## ДОКУМЕНТ:
Таким образом, в силу создавшейся объективной обстановки, обновленцы были вынуждены пойти на раскол со старой церковью и даже вести с ней борьбу, разоблачать контрреволюционную роль духовенства и тем самым подрывать авторитет его и авторитет церкви. Примерно через год после возникновения этого течения начался постепенный переход к новой тактике и патриарха Тихона, который также, как и обновленцы, стремился приспособиться к новой обстановке. Эта эволюция Тихона, как и факт возникновения других церковных течений (ВВЦС16, сергиевцы17) никаких коренных изменений в религиозные основы православной церкви не внесли. Моментом, отличающим обновленческое течение, как и ВВЦС от тихоновской, ныне сергиевской церкви, является лишь вопрос о форме управления церковью (соборность — у обновленцев и ВВЦС, и патриаршество — у Сергия).

В период образования этих течений наши органы ускоряли их возникновение и путем целого ряда мероприятий содействовали расколу церкви, дробили ее на взаимно враждующие между собой группы, тем самым подрывая единство и мощь церкви, делая ее менее опасной и дееспособной.

Наряду с этим, наши органы добивались такого положения, чтобы ни одно мероприятие церковников, имеющее сколько-нибудь политическое значение, не проходило без нашего негласного руководства.

Эти основные установки в нашей работе по церковникам сопровождались всегда целым рядом наших чекистских, комбинированных мероприятий, в результате которых церковники проводили в желательном нам направлении свои съезды, писали декларации, издавали послания и т. д.

Посредством той же системы мероприятий нами была проведена большая политическая работа по расколу русской церкви за границей, и перенесено в среду церковников эмигрантов

такое же разделение на обновленцев и староцерковников. Мы раскололи староцерковников и по вопросу о подчинении московской патриархии.

В конечном счете мы оказались хозяевами положения в церкви настолько, что заставили церковников провести ряд мероприятий, заведомо им невыгодных (указы о церковнических карах за к[онтр]р[еволюционную] деятельность, переводы и назначение церковников по нашим указаниям, продолжение непримиримой политики по отношению к другим течениям, заверения правительств иностранных государств в отсутствие каких-либо притеснений религии в СССР и т. д.). Наряду с политической работой нашими органами велась и оперативная работа по выявлению и изъятию как отдельных антисоветских церковников, так и организаций и групп, ведущих контрреволюционную работу под религиозным флагом.

Этой области работы мы постепенно уделяли весьма значительное внимание, так как церковники всех течений, даже изменив тактику, остались по существу непримиримыми врагами пролетарской революции.

## ФРАГМЕНТ ДАННЫХ:

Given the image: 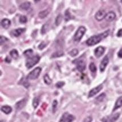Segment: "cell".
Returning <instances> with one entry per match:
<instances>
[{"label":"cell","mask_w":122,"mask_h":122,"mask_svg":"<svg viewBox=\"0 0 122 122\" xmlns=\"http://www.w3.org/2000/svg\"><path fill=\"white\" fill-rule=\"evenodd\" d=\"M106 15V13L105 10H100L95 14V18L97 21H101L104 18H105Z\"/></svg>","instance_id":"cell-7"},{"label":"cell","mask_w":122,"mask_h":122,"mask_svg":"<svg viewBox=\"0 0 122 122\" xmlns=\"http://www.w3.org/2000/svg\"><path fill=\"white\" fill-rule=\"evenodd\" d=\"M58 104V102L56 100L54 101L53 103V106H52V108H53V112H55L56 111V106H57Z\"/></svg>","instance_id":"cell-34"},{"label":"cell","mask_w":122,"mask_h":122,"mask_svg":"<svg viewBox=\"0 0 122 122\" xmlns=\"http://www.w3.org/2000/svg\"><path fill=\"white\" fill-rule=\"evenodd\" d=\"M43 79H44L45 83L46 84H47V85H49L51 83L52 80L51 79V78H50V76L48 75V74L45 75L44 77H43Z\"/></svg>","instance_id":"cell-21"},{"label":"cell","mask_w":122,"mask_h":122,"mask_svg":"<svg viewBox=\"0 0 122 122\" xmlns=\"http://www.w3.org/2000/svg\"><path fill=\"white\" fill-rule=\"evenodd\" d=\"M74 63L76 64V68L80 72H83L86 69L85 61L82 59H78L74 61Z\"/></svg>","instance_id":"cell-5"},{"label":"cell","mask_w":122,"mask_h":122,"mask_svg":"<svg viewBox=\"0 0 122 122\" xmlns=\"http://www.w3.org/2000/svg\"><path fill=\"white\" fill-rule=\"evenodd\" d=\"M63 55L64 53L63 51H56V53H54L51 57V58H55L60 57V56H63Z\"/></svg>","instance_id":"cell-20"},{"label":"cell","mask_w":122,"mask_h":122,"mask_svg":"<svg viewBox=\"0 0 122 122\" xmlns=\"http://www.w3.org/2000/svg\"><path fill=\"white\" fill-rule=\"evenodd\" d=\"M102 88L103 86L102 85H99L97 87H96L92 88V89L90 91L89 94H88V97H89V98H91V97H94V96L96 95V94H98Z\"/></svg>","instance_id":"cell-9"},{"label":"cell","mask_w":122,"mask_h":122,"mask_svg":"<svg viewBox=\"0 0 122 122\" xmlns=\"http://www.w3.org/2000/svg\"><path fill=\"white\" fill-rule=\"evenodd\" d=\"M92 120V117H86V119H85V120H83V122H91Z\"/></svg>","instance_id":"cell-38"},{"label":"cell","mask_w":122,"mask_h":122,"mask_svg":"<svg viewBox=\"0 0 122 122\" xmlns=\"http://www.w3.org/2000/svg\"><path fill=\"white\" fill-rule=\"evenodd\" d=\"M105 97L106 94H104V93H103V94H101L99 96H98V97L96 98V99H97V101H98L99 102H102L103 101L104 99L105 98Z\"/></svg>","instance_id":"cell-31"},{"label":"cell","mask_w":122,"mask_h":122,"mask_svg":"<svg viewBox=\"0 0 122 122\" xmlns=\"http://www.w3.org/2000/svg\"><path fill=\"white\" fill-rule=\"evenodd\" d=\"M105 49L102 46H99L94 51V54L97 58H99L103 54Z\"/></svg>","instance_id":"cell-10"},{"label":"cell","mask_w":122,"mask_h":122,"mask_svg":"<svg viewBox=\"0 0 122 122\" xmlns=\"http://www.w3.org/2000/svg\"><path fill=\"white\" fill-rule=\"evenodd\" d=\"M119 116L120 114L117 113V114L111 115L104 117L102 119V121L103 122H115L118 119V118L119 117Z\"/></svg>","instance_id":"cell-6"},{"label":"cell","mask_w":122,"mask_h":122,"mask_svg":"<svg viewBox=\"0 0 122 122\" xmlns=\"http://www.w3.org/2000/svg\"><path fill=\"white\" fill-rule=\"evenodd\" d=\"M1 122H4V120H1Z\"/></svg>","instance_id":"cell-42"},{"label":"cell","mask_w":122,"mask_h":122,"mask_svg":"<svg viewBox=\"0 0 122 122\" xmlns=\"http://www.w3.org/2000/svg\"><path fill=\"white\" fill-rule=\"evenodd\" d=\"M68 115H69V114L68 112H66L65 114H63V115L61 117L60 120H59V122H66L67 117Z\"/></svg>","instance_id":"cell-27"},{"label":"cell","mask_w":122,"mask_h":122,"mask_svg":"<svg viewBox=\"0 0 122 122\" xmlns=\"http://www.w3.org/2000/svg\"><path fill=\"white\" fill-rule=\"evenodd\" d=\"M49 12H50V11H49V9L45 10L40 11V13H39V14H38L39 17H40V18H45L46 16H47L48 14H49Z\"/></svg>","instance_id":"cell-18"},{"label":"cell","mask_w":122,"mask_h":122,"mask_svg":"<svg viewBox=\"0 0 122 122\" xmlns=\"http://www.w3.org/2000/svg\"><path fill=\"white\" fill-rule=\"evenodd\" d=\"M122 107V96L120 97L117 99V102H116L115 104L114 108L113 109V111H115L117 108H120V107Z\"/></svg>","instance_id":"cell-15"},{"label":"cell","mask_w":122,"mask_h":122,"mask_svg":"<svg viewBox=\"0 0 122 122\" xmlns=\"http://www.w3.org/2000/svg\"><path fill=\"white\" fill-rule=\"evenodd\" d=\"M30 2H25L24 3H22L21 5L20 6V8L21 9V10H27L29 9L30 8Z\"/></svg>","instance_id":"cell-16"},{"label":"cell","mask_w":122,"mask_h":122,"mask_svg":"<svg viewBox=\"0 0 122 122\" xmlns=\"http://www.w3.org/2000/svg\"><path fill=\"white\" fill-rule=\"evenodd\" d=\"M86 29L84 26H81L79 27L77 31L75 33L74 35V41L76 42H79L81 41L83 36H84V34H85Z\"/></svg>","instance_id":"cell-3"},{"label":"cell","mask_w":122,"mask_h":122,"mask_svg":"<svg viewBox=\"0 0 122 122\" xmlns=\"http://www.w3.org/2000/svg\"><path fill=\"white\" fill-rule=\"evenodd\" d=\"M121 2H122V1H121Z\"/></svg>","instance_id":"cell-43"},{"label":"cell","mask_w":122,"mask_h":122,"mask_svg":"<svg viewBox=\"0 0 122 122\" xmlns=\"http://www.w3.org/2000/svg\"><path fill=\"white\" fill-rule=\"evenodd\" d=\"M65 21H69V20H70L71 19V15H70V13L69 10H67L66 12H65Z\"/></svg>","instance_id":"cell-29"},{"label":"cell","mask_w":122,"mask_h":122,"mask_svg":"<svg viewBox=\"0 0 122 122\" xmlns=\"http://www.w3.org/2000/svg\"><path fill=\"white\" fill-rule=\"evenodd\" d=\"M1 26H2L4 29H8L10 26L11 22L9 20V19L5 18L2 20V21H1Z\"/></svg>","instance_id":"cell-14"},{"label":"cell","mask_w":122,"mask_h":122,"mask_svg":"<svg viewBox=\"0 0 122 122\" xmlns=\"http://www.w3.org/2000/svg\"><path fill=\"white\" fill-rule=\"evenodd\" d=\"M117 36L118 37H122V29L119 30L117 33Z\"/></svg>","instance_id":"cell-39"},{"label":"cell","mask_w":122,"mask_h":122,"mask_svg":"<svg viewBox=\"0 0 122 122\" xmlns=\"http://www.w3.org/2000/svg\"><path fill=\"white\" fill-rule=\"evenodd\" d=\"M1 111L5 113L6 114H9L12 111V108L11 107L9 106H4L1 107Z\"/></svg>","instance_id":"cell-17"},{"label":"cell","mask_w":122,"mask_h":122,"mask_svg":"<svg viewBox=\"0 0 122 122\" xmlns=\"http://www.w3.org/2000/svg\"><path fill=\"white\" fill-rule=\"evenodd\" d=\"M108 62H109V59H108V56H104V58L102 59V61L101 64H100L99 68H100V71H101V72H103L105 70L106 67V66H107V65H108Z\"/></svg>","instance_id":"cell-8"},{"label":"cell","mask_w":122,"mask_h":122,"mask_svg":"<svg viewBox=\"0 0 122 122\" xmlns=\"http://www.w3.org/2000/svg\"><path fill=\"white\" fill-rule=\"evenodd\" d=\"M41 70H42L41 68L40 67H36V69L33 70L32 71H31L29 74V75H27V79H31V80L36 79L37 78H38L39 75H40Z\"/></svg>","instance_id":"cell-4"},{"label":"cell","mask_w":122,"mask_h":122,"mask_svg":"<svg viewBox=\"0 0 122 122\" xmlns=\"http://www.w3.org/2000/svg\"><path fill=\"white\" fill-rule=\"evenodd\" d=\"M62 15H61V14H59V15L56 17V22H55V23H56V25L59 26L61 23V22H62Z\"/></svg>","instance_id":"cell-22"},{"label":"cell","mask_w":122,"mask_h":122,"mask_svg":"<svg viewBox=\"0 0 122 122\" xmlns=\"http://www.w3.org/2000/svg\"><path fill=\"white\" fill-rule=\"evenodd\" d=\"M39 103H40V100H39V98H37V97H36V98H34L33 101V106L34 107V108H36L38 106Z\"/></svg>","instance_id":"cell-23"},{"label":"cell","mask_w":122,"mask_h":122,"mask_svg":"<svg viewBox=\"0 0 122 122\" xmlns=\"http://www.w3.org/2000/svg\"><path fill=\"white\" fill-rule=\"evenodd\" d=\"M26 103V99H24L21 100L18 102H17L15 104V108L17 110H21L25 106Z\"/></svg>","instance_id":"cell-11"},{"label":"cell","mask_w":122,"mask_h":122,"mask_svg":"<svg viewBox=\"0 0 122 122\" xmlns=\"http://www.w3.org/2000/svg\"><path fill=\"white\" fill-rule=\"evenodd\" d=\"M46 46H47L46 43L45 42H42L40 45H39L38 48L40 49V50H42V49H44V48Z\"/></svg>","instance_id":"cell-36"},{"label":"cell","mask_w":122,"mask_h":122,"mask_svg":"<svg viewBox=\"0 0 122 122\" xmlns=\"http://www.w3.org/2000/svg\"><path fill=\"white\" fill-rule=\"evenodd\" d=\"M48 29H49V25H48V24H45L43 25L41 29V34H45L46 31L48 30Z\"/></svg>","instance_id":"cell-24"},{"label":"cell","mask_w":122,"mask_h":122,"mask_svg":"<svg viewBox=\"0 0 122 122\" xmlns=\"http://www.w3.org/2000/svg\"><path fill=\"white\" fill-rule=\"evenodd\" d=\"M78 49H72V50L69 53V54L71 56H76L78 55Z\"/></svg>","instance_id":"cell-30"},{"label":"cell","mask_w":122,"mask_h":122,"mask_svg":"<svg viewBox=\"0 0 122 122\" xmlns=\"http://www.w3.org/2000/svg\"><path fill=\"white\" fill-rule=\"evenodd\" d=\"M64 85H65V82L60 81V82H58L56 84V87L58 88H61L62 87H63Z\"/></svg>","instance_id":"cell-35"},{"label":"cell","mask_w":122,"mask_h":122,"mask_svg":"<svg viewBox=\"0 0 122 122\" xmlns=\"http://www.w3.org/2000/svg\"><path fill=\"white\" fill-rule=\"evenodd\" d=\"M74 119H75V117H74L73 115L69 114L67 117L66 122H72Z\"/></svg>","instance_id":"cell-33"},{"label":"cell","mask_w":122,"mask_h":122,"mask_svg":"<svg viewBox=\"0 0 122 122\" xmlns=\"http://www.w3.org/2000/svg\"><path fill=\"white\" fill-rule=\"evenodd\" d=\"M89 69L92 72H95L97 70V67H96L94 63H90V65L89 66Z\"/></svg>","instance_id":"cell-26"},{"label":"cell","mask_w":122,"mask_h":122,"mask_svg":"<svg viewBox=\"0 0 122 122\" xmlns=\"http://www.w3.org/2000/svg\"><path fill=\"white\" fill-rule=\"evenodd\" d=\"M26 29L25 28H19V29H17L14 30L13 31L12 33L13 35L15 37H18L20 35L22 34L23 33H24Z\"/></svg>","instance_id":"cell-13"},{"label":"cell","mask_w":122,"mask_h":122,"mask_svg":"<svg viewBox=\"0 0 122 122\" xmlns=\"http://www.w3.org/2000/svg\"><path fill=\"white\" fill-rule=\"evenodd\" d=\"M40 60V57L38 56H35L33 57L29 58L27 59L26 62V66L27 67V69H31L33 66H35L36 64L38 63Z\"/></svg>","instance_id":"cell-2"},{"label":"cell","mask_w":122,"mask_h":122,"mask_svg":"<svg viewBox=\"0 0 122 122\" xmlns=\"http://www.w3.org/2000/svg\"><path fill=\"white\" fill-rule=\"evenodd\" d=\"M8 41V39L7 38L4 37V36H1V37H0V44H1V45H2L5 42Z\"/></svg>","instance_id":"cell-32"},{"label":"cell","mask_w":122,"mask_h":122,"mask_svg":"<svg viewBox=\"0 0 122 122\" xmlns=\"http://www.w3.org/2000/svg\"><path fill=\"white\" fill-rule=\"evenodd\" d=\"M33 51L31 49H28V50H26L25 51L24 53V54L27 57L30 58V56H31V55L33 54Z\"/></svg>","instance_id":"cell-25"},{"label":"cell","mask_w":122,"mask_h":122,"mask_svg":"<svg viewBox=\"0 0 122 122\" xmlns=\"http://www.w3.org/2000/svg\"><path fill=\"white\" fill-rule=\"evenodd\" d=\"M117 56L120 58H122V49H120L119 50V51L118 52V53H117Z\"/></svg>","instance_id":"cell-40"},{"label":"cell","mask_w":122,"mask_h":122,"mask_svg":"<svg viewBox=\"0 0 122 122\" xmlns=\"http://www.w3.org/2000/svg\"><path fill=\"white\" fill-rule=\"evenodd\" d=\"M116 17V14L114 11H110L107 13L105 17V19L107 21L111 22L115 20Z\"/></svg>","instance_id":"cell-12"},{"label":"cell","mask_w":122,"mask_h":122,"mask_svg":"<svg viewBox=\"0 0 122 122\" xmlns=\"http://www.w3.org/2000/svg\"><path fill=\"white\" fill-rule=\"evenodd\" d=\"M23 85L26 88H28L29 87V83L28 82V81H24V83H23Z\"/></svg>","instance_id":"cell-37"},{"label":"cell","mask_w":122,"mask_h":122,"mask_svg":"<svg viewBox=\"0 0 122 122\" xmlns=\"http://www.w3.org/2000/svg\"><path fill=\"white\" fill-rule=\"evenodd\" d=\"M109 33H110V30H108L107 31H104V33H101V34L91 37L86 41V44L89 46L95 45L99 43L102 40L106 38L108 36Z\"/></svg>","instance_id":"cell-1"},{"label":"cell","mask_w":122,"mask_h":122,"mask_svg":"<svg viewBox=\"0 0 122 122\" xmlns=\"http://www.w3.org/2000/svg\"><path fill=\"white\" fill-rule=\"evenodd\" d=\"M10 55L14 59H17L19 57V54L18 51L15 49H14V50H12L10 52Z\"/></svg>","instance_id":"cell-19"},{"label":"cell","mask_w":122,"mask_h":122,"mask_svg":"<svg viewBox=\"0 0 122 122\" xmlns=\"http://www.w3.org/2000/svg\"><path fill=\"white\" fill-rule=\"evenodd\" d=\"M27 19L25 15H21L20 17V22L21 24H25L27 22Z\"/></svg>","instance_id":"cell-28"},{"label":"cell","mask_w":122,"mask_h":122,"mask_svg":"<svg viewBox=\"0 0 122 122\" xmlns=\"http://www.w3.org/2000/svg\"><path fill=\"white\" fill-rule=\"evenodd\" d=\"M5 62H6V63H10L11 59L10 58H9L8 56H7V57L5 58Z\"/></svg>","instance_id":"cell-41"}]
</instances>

## ЗАДАНИЕ A:
Согласуются ли с текстом о расколе церкви следующие утверждения? (i) Обновленцы и ВВЦС отличаются от сергиевской церкви только формой управления церковью. (ii) Эволюция Тихона внесла коренные изменения в религиозные основы православной церкви. (iii) Раскол русской церкви за границей органы не затрагивали. На каждое ответьте «да» или «нет» и приведите точную цитату из текста, которая это решает.
## ЗАДАНИЕ B:
Через сколько времени после возникновения обновленческого течения, согласно тексту о расколе церкви, патриарх Тихон начал переходить к новой тактике?
## ЗАДАНИЕ C:
Продолжи текст о расколе церкви, начав сразу после его последней фразы.

## ОЖИДАЕМЫЙ ОТВЕТ A:
(i) Да: «является лишь вопрос о форме управления церковью».
(ii) Нет: «никаких коренных изменений в религиозные основы православной церкви не внесли».
(iii) Нет: «нами была проведена большая политическая работа по расколу русской церкви за границей».

## ОЖИДАЕМЫЙ ОТВЕТ B:
Примерно через год.

## ОЖИДАЕМЫЙ ОТВЕТ C:
Успешное восстановление и переход к социалистической реконструкции народного хозяйства нашей страны и обострившаяся классовая борьба в городе и деревне вновь оживили политическую активность церковников. Прежде всего проявилось стремление церковников к комплектованию своих органов управления (церковно-приходские советы) антисоветским элементом. Не довольствуясь этим, они создали целый ряд особых организаций актива при церквах, так называемые сестричества и братства. Использовывая для антисоветской агитации церковные амвоны, наиболее реакционные попы в проповедях стали задевать решительно все общественные и политические моменты в жизни Союза ССР. Вне церкви церковники начали вести агитацию о скорой гибели сов[етской] власти, призывали к срыву всех кампаний, проводимых сов[етской] властью и нашей партией в деревне.

Антисоветская агитация церковников ведется не только устно, но и письменно. Церковники выпускают большое количество антисоветских листовок. Особенно много их было выпущено в последнее время по вопросу об оценке церкви как антисоветской силы и о ее политике по отношению к соввласти. Было несколько случаев выпуска нелегальных антисоветских журналов и газет, и даже несколько попыток организовать нелегальные типографии.

Характерным для нового периода контрреволюционной деятельности церковников является их переход на путь создания нелегальных организаций, ставящих себе целью свержение соввласти путем вооруженного восстания.

Эта деятельность характерна для всех церковных течений, не исключая, между прочим, и тех из них, которые стояли ранее на точке зрения «лояльности». Причем церковники всячески зашифровывают свою антисоветскую работу, стараясь придать ей видимость религиозной борьбы.

Надо сказать, что к началу 1929 г. на путь активной борьбы с сов[етской] властью вступила лишь численно небольшая группа крайне правых церковников (сторонники митрополита Иосифа18, епископа Дмитрия Гдовского19 и др.). Однако, и эти элементы признавали невозможность при существующих условиях выступать открыто и агитировали за нелегальные методы борьбы и за переход на подпольное положение.

Стремясь сорвать наше социалистическое наступление на капиталистические элементы деревни, кулаки и белогвардейцы создали ряд контрреволюционных организаций и групп, пропагандировавших прямую открытую борьбу с сов[етской] властью под религиозным флагом.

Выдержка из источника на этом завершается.